At GCHS, students have the option to be career majors, taking life skills, advanced foods and nutrition and culinary classes and can test at the end of the year for for a culinary career major, if they pass the exam with an A, there are universities that will give them college credit for their work. When students go into the workplace, often manager’s will start them at a higher wage because they already have had the sanitation, safety and other training, Sullinger said.
“We are very driven toward that post secondary training, and if you’re not going to fulfill a postsecondary role, then we want you ready to enter the workforce.”
According to Sullinger, one of her most gratifying moments came when a former student, who is a junior now, came up to her and told her that the job interviewing skills and life skills that she taught her helped her get her job. The student came to her job interview at LaRosa’s dressed in business attire with a resume and cover letter in hand. They expressed to the student that this was not the norm and they were impressed with her preparation for the interview.
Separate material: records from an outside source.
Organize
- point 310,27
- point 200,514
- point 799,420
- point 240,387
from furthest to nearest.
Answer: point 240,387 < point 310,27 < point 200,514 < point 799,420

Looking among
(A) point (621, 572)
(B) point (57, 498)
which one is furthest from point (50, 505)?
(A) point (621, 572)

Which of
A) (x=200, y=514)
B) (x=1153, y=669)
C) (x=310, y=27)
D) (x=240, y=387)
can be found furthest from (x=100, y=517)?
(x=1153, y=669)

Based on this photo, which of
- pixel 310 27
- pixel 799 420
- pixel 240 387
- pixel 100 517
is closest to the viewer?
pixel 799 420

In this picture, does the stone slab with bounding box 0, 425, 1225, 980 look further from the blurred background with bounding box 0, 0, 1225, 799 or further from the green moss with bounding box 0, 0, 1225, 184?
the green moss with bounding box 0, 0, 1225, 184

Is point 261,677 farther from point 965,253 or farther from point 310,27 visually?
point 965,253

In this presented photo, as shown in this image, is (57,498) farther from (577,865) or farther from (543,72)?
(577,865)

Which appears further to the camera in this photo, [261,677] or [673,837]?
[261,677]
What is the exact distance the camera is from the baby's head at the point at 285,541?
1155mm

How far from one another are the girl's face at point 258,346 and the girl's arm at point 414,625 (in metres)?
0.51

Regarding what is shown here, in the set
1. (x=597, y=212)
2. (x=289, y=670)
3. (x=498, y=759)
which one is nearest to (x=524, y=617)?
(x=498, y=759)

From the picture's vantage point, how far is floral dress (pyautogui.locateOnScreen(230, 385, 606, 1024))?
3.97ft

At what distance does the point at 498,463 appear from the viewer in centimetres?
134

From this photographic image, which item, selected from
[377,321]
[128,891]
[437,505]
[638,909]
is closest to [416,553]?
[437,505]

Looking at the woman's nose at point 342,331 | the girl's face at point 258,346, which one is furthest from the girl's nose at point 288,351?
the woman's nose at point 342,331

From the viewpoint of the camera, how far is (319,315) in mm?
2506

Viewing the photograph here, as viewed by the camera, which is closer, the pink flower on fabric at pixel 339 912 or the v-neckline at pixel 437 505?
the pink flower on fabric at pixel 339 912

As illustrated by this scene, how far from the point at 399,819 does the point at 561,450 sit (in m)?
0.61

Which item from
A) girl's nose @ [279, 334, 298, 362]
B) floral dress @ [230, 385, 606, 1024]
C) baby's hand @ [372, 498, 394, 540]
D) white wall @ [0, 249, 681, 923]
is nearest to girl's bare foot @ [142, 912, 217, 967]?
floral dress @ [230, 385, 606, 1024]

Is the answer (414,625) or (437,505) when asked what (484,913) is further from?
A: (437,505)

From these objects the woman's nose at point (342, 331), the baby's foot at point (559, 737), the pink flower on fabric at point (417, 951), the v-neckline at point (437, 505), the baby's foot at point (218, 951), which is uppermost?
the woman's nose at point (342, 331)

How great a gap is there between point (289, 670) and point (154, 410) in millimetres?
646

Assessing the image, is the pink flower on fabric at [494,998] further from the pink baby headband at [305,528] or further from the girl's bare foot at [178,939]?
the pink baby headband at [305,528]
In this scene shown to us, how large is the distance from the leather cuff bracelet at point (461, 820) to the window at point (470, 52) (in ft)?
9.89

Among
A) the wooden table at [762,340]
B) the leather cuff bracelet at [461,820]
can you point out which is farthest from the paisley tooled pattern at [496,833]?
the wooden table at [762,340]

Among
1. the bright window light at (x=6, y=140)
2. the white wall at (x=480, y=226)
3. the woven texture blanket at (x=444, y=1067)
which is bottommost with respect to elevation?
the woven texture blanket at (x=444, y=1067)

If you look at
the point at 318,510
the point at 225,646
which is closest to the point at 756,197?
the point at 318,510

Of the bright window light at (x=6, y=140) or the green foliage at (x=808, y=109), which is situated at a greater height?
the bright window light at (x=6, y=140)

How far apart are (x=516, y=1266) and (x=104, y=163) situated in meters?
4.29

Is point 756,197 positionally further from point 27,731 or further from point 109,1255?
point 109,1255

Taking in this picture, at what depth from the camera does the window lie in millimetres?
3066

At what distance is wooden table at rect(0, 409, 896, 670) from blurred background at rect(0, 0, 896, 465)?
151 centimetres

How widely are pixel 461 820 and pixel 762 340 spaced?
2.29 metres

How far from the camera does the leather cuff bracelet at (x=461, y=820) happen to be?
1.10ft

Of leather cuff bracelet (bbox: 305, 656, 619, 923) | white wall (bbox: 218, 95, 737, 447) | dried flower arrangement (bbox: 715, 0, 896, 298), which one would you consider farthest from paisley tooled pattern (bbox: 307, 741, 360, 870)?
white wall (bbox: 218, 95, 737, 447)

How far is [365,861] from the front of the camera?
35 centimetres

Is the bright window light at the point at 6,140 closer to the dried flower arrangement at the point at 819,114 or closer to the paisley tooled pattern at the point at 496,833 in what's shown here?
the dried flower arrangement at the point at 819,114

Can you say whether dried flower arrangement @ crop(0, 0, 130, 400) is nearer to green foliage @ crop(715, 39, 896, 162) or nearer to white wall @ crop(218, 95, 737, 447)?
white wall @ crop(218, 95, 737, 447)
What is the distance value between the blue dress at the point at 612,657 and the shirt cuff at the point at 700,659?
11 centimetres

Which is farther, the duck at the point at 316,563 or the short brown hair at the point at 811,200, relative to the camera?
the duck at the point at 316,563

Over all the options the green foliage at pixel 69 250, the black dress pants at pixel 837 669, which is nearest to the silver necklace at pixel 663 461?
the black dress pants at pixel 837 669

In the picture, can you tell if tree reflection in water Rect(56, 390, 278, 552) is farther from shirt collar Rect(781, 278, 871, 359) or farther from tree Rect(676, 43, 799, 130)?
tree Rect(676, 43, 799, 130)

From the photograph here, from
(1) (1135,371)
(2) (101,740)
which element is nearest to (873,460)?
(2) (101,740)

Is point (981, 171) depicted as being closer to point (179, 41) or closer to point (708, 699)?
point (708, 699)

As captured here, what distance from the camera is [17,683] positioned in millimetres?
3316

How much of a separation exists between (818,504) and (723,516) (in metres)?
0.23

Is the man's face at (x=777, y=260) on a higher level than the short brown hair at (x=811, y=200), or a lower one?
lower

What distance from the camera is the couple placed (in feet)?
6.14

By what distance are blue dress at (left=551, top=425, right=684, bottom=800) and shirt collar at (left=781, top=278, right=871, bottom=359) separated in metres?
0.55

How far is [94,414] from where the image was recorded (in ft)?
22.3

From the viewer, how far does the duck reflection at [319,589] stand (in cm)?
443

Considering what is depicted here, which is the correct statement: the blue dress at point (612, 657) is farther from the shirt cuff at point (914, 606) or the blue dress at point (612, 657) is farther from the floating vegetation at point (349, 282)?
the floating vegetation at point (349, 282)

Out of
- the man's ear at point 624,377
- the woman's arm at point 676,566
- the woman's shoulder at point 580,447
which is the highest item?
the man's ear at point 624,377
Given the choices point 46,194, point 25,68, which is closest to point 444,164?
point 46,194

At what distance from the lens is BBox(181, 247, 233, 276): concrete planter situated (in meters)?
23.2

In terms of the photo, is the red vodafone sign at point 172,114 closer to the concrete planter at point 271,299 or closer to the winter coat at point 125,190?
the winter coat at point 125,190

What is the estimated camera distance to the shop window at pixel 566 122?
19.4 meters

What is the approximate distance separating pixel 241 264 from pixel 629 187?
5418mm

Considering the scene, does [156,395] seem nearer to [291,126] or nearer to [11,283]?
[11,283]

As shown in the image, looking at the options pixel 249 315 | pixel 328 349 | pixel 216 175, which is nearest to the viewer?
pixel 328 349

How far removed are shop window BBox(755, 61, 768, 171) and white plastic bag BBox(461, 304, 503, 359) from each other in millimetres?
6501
In her culinary class, students are required to do culinary career research, keep a career notebook, practice completing job applications, writing resumes and cover letters. After they are graded, the work serves as a tool for scholarships and the real world job market.
“We have really changed our focus,” Sullinger said. “Our student organization, the primary focus of the FCCLA is to improve the focus of the family. If you look out today, so many of our problems in our society start with the dysfunction of the family. We still have a main focus in doing that, but also when we’re successful in our careers, and we make successful choices in life, we also tend to have successful families. I love to see students succeed in whatever it is they want to do.”
Sullinger is married to Andrew Sullinger and they live in Lexington. She received her Family and Consumer Science Education degree from the University of Kentucky and received her masters degree from Eastern Kentucky University. Sullinger will automatically be entered in the National Association for Career and Technical Education teacher’s competition.